Whether you've recorded a video of your friend's birthday, or simply wish to turn that (legally) downloaded film into a fully-fledged DVD, Nero 9 has all the tools for the job. It's a powerful CD, VCD, DVD copying, authoring and design tool with few peer and we show you how to take a video file from your PC and make it into a personalised DVD.

You can download a free 30-day trial of the software from the official website, www.nero.com. To buy, it costs $79.99 for the downloadable version, while the boxed edition will set you back $99.99.
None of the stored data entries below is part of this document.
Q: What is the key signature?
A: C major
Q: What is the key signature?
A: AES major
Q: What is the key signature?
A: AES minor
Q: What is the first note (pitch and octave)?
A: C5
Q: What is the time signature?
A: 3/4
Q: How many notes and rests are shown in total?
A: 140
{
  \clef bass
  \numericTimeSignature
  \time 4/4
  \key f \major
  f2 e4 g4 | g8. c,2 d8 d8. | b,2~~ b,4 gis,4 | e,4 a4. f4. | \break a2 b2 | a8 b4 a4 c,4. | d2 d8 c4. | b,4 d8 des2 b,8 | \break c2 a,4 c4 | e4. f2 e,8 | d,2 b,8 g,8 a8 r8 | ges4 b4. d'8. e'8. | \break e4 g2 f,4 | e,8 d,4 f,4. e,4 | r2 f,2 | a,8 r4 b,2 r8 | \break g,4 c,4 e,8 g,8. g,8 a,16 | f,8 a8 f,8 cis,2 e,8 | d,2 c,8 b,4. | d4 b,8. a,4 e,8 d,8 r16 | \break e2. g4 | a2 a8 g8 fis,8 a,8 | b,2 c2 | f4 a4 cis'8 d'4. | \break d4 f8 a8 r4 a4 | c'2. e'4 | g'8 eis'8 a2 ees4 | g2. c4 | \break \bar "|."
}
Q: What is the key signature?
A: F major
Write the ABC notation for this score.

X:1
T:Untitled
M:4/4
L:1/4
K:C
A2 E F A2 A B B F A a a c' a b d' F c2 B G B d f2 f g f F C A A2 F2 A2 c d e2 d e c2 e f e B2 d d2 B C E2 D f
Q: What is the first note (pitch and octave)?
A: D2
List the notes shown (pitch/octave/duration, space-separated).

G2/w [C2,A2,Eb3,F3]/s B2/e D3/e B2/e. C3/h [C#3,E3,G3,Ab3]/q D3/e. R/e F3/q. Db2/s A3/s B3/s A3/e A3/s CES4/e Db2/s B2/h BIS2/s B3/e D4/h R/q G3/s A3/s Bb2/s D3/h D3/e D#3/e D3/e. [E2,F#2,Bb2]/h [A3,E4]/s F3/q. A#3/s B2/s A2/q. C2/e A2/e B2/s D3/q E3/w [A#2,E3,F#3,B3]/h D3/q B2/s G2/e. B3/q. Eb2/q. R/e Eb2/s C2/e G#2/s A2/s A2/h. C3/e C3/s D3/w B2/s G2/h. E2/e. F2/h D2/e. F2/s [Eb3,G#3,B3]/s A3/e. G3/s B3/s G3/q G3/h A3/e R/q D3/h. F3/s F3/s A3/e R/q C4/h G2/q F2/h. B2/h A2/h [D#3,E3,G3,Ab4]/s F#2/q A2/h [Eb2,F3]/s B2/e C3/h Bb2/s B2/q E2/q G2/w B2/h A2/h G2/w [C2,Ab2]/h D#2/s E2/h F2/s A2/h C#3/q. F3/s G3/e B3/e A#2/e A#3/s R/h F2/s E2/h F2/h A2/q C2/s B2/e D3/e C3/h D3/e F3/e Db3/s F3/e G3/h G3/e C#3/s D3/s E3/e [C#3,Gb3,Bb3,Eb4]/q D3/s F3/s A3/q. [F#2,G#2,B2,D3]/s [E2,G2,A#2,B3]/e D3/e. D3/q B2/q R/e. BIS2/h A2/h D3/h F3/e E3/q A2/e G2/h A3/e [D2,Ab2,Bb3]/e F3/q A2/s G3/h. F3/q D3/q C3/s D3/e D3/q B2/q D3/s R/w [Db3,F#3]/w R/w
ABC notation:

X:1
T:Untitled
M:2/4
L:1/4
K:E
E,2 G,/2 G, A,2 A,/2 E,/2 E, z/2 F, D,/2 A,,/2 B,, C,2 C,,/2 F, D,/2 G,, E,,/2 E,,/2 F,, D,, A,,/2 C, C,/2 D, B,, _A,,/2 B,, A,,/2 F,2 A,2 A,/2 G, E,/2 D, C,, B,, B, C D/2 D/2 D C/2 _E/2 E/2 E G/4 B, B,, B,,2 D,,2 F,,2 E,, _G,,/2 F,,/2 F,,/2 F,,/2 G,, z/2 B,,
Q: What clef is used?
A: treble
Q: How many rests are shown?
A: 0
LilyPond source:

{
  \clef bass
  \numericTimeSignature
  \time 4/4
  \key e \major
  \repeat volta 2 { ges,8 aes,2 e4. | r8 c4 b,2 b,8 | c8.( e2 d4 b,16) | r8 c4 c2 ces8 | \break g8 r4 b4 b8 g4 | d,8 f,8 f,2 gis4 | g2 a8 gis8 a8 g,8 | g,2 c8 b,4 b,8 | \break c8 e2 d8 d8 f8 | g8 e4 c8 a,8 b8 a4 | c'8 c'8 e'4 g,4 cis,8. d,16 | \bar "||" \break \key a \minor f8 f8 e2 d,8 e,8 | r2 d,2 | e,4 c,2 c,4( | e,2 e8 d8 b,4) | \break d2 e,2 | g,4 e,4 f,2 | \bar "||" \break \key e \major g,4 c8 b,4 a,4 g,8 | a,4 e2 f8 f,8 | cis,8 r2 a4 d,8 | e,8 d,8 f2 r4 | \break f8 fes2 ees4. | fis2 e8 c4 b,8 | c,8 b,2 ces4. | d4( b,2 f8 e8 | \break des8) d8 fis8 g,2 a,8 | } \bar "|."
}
Step 1: Choosing the right option

The first step to making a DVD is importing the files. The problem is, unless you already have DVD compatible files, you can't go straight into the DVD creation process - you'll need to author your DVD first. This means you have video files with extensions such as .AVI, .MPG and want to edit them and turn them into a full DVD.

When you click on the Nero icon, the SmartStart menu will open, as the central access point for all Nero features. Here you can access any point of the software. But when it comes to disc creation, you're asked to choose from data CD, audio CD, data DVD or video DVD. In this case, we want to make the latter, so clicking this will open a sub application menu, asking you what you want to do. Select Make DVD.

Step 2: Importing files

Once in the DVD authoring section, it'll look very familiar to those who have ever created or edited their own videos on their PC. First things first: select ‘Import' and browse through your hard disk to find the video file you want to use. This will bring the first frame of the video into the preview bar on the left.

The control bar along the bottom of the frame will allow you to preview the video. You can even crop it at the beginning or end, by moving the arrows along the time bar at your leisure.

Check the memory bar at the bottom of the window; it shows you how big your video file is compared to the capacity of a DVD. If there's lots of space left, you can import additional clips so you don't waste space.